The ratio of the area of a circle with centre o and the area of rectangle ABCD inscribed in it is π:√3.E is a point on AB such that angle ADE=angle ODC. find AE:AD

Answer 1

Solution:

A circle with center O and , and a rectangle A B CD is inscribed in it.

It is given that , ratio of the area of a circle with centre o and the area of rectangle A B CD inscribed in it is π:√3 .

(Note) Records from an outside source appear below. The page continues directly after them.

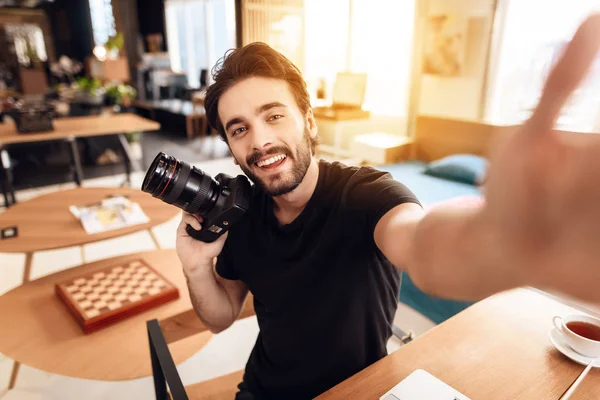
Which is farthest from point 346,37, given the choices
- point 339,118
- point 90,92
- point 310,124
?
point 310,124

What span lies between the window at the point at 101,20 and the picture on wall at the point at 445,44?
814cm

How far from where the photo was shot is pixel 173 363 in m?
0.84

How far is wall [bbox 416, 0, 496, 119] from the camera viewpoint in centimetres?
342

Also, it is given that, E is a point on AB such that ∠ A DE=∠ O DC.

In Δ ADE

Tan (∠ADE)= $\frac{AE}{AD}$

$\frac{\text{Area of circle}}{\text{Area of rectangle ABCD}} =\frac{\pi }{\sqrt{3}}\\\\ \frac{\pi r^2}{AB \times CB}=\frac{\pi }{\sqrt{3}}\\\\ AB \times CB=\sqrt{3}\times r^2$

In Δ ODC, Draw OM ⊥ DC

OD=r, CD=L

CM =MD=$\frac{L}{2}$→→→→Perpendicular from the center to the chord bisects the chord.

By , Pythagoras theorem

→OD²=OM² +D M²

→r²-DM²= OM²

→OM=

         $\sqrt{r^2-\frac{L^2}{4}}$

Draw, ON ⊥ AD

So, AN = ND→→→→Perpendicular from the center to the chord bisects the chord.

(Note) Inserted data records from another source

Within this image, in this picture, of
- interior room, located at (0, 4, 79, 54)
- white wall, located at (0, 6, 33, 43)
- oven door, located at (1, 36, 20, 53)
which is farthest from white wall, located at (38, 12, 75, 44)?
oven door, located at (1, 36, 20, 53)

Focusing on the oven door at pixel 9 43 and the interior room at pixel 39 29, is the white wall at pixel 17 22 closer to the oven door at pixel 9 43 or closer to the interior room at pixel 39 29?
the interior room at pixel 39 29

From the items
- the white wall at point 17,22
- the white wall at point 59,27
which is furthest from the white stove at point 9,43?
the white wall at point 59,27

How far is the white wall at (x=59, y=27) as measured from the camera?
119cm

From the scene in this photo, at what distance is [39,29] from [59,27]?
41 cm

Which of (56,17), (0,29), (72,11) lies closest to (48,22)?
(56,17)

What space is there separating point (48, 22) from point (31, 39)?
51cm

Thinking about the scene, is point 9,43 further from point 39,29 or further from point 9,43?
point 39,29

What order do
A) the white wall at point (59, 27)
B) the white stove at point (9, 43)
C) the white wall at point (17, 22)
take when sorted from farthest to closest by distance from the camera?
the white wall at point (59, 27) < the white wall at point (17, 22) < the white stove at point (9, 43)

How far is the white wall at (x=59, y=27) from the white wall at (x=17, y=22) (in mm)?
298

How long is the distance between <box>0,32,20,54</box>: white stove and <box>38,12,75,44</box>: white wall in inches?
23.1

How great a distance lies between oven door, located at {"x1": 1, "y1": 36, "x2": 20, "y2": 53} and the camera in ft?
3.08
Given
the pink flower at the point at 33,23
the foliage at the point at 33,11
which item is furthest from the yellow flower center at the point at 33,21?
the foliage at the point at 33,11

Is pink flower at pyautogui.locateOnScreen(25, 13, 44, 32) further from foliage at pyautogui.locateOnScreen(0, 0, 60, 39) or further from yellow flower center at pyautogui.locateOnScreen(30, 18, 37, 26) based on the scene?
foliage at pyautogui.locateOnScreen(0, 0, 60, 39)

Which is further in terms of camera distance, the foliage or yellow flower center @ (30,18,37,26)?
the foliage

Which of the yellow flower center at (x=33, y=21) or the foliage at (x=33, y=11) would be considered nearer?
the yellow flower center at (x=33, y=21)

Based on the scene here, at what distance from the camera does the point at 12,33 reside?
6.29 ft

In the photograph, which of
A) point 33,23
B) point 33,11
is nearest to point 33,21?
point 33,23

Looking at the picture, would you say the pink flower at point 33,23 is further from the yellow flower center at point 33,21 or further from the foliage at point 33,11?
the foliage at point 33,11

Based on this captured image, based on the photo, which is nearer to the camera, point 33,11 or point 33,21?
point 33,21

ND= OM= $\sqrt{r^2-\frac{L^2}{4}}$

Area of Rectangle ABCD= AB × BC

= 4 × ND×OM

= $4 \times\sqrt{r^2-\frac{L^2}{4}}\times \frac{L}{2}=L\sqrt{4r^2-L^2}$

Also, area of rectangle ABCD= √3 r²

$\sqrt{3}r^2= L\sqrt{4r^2-L^2}$

Squaring both sides

$3 r^4=L^2(4 r^2-L^2)\\\\ 3 r^4= 4 r^2 L^2-L^4\\\\ L^4-4 r^2L^2+3r^2=0\\\\ L^4-3 r^2L^2-r^2L^2+3r^2=0\\\\ L^2(L^2-3 r^2)-r^2(L^2-3 r^2)=0\\\\ (L^2-3 r^2)(L^2- r^2)=0\\\\ \frac{L^2}{r^2}=\frac{1}{3} \text{or} \frac{L^2}{r^2}=1$

------------------------------(1)

$\sqrt{4r^2-L^2}=\frac{\sqrt{3}r^2}{ L}$------(2)

Considering , Δ O MD and Δ D A E

∠AD E=∠OD M→→(Given)

∠DAE= ∠OMD=90°

So,  Δ O MD ~ Δ D A E →→[AA criterion]

As,when triangles are similar their sides are proportional.

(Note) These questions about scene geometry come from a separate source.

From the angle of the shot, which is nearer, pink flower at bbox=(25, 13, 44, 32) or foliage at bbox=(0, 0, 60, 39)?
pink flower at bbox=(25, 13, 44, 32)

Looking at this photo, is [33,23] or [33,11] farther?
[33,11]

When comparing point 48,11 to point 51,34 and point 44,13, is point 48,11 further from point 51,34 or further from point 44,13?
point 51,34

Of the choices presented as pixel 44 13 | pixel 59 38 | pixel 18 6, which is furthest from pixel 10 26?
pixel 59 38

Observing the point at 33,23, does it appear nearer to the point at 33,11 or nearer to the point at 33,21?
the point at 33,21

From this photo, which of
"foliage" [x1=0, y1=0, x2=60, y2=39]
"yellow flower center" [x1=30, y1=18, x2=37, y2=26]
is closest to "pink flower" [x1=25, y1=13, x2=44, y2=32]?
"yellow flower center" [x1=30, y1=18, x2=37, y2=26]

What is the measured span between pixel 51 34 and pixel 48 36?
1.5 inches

$\frac{OM}{DA}=\frac{MD}{AE}\\\\ \frac{AE}{DA}=\frac{MD}{OM}\\\\  \frac{AE}{DA}=\frac{\frac{L}{2}}{\sqrt{r^2-\frac{L^2}{4}}}\\\\ \frac{AE}{DA}=\frac{L}{\sqrt{4r^2-L^2}}$

$\frac{AE}{DA}=\frac{L}{\sqrt{4r^2-L^2}}\\\\ \frac{AE}{DA}=\frac{L^2}{\sqrt{3}r^2}$

-------------using (2)

So, $\frac{AE}{DA}=\frac{1}{\sqrt{3}} \text{or} \frac{AE}{DA}=\frac{1}{3\sqrt{3}}$---Using (1)